Your task:
Rewrite the first-hire article from "It’s only natural" to "affect someone else.", substituting "major" for "huge".

Page text:
>> Begin
Growing your small business? Here’s how you know when you’re ready for your first hire

Growing your small business? Here’s how you know when you’re ready for your first hire

Ed Palmer

Ed Palmer
4th September 2019

Your business is booming.

You’ve had a great couple of months, you’re approaching capacity, and you’ve got a solid base of loyal clients feeding you a steady, reliable income.

It’s only natural to think that means you’re ready to expand.

But here’s the reality:

Becoming an employer is complicated. It’s a huge commitment, and you need to be sure that your business is really ready for it.

Because if you jump into employment too soon, you’re risking more than just your own income – and your hasty decisions now affect someone else.

You won’t need every single one of these signposts to know you’re ready for your first employee. But you will need most of them before you can say with certainty that it’s time to make a change.

Here are ten of the most common clues that mean your business is ready to start hiring:

1. You’re turning down new work and new clients

Ironically, this is probably the first major goal for any freelancer or sole trader: to have so much new work and so many new clients streaming in that you’re spoilt for choice.

But when demand outstrips supply, you’re missing out on easy revenue. And if you find that you’re turning down projects or new clients on a regular basis for an extended time (at least a few months), that probably means you’re ready to grow your business and hire some extra help.

2. Your forecasts look promising (well into the future)
>> End
Questions about pictured scenes:
>> Begin
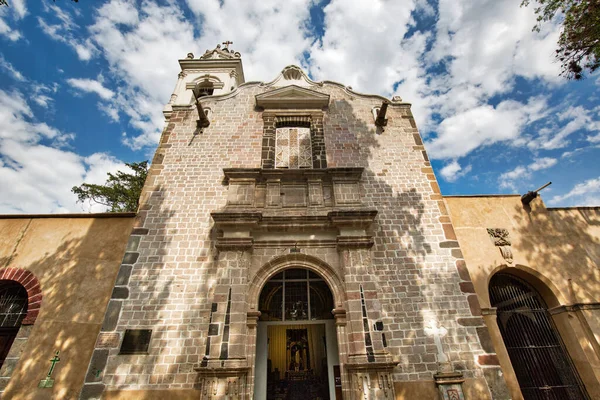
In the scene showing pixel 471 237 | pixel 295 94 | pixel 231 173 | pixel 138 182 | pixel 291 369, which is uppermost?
pixel 138 182

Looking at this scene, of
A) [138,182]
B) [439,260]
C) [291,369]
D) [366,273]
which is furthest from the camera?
[138,182]

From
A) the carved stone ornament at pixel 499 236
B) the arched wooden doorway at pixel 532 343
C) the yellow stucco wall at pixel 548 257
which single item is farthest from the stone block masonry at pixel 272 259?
the arched wooden doorway at pixel 532 343

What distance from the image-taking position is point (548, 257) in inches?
268

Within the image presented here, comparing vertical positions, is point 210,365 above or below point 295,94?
below

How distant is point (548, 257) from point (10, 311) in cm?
1275

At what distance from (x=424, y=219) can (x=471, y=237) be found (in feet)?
4.48

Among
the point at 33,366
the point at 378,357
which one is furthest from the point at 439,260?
the point at 33,366

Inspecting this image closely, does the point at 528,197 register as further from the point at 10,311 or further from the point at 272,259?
the point at 10,311

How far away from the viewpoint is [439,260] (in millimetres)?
6359

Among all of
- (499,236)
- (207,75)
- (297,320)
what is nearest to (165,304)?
(297,320)

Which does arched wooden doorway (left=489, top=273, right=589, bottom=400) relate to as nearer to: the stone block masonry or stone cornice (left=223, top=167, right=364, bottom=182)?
the stone block masonry

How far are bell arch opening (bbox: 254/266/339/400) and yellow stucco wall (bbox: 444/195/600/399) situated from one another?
357 cm

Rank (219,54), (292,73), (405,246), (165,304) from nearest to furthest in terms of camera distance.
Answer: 1. (165,304)
2. (405,246)
3. (292,73)
4. (219,54)

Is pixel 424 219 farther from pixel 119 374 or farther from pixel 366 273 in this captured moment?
>> End
Reply to the exercise:
It’s only natural to think that means you’re ready to expand.

But here’s the reality:

Becoming an employer is complicated. It’s a major commitment, and you need to be sure that your business is really ready for it.

Because if you jump into employment too soon, you’re risking more than just your own income – and your hasty decisions now affect someone else.